While the Bruins did give good effort their last time out, the team has still had trouble finding offense during its losing streak. Boston has mustered two goals or fewer in eight straight games and has scored a mere 11 times over that span.

Vancouver's offense was also shut down in its latest test, when Ottawa's Brian Elliott stopped 29-of-30 shots in the Senators' 3-1 decision over the Canucks on Thursday. The loss was Vancouver's second in a row following a season-high seven-game winning streak.

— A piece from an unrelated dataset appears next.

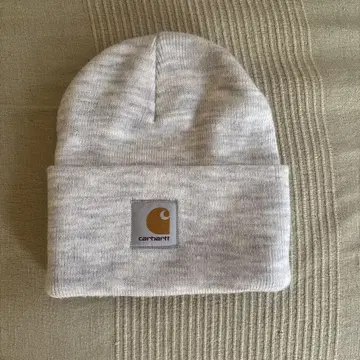 Carhartt 비니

Kyle Wellwood spoiled Elliott's shutout bid by knocking home a power-play shot with 1:39 remaining in regulation. Andrew Raycroft finished with 18 saves for the Canucks, who are 1-2-0 thus far on an NHL-record 14-game trip that overlaps the upcoming Winter Olympic break.

"We had too many guys that just didn't play well and, I hate saying this, but didn't compete as hard as the opposition," head coach Alain Vigneault told Vancouver's official site afterward. "Even though [the Senators] didn't get much in the second [period] and the third -- they might have had two or three chances in those two periods -- we weren't good enough five-on-five and weren't executing enough."

Despite the two recent losses, which dropped the Canucks to 11-13-1 on the road, Vancouver still holds a two-point edge on Colorado for first place in the Northwest Division.

The Canucks will be seeking their first win in Boston since March 3, 2003. The Bruins have taken three of four meetings between the teams following that game, two of which were held at TD Garden.